#### Stated exercise:
Extract every line of the data below and reproduce each one word for word, without changes.

[Excerpts from a spatial reasoning dataset]

● ● ● ● ●

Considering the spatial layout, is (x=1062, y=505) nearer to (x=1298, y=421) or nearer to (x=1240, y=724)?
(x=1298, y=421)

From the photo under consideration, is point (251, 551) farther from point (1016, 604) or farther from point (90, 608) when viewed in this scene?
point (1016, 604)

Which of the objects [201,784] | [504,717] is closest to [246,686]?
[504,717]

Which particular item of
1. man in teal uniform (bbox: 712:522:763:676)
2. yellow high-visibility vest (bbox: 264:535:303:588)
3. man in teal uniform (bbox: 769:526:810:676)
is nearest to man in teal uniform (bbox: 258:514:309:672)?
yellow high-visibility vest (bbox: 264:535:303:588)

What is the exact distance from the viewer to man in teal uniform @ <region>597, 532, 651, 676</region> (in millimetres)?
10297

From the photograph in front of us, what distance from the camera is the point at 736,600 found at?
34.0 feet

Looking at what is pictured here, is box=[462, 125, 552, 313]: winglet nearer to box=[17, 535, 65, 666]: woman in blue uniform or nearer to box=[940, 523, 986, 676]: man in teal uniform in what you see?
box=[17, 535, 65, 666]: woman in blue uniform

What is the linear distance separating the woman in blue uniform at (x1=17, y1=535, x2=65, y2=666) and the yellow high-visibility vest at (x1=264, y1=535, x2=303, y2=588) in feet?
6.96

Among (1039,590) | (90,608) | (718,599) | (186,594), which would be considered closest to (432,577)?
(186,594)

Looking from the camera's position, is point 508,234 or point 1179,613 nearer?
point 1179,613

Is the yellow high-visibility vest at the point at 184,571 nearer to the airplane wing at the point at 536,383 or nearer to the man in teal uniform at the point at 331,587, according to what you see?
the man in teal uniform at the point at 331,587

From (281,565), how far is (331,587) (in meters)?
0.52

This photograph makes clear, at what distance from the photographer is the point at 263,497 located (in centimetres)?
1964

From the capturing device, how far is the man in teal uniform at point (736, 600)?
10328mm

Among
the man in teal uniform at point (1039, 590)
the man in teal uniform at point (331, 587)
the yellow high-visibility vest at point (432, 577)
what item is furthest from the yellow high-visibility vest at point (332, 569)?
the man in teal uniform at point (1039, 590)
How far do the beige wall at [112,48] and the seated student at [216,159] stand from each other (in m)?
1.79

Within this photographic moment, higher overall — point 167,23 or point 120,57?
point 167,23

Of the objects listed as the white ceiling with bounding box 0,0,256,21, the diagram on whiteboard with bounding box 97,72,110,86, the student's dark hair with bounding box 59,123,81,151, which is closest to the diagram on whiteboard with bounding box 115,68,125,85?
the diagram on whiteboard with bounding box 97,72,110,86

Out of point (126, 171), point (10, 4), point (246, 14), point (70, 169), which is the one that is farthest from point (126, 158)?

● ● ● ● ●

#### Solution:
Considering the spatial layout, is (x=1062, y=505) nearer to (x=1298, y=421) or nearer to (x=1240, y=724)?
(x=1298, y=421)

From the photo under consideration, is point (251, 551) farther from point (1016, 604) or farther from point (90, 608) when viewed in this scene?
point (1016, 604)

Which of the objects [201,784] | [504,717] is closest to [246,686]?
[504,717]

Which particular item of
1. man in teal uniform (bbox: 712:522:763:676)
2. yellow high-visibility vest (bbox: 264:535:303:588)
3. man in teal uniform (bbox: 769:526:810:676)
is nearest to man in teal uniform (bbox: 258:514:309:672)?
yellow high-visibility vest (bbox: 264:535:303:588)

What is the exact distance from the viewer to man in teal uniform @ <region>597, 532, 651, 676</region> (in millimetres)?
10297

From the photograph in front of us, what distance from the camera is the point at 736,600 found at?
34.0 feet

Looking at what is pictured here, is box=[462, 125, 552, 313]: winglet nearer to box=[17, 535, 65, 666]: woman in blue uniform or nearer to box=[940, 523, 986, 676]: man in teal uniform in what you see?
box=[17, 535, 65, 666]: woman in blue uniform

What is the linear distance separating the woman in blue uniform at (x1=17, y1=535, x2=65, y2=666) and the yellow high-visibility vest at (x1=264, y1=535, x2=303, y2=588) in feet?
6.96

Among (1039,590) | (90,608) | (718,599) | (186,594), which would be considered closest to (432,577)?
(186,594)

Looking from the camera's position, is point 508,234 or point 1179,613 nearer?
point 1179,613

Is the yellow high-visibility vest at the point at 184,571 nearer to the airplane wing at the point at 536,383 or nearer to the man in teal uniform at the point at 331,587, according to what you see?
the man in teal uniform at the point at 331,587

From (281,565), how far is (331,587) (in meters)?
0.52

This photograph makes clear, at what distance from the photographer is the point at 263,497 located (in centimetres)?
1964

From the capturing device, how far is the man in teal uniform at point (736, 600)?
10328mm

Among
the man in teal uniform at point (1039, 590)
the man in teal uniform at point (331, 587)
the yellow high-visibility vest at point (432, 577)
what item is furthest from the yellow high-visibility vest at point (332, 569)?
the man in teal uniform at point (1039, 590)
How far do the beige wall at [112,48] and the seated student at [216,159] stand from each other (in m)?
1.79

Within this photographic moment, higher overall — point 167,23 or point 120,57?
point 167,23

Of the objects listed as the white ceiling with bounding box 0,0,256,21, the diagram on whiteboard with bounding box 97,72,110,86, the student's dark hair with bounding box 59,123,81,151, which is closest to the diagram on whiteboard with bounding box 115,68,125,85?
the diagram on whiteboard with bounding box 97,72,110,86

Out of point (126, 171), point (10, 4), point (246, 14), point (70, 169), which is the one that is farthest from point (126, 158)?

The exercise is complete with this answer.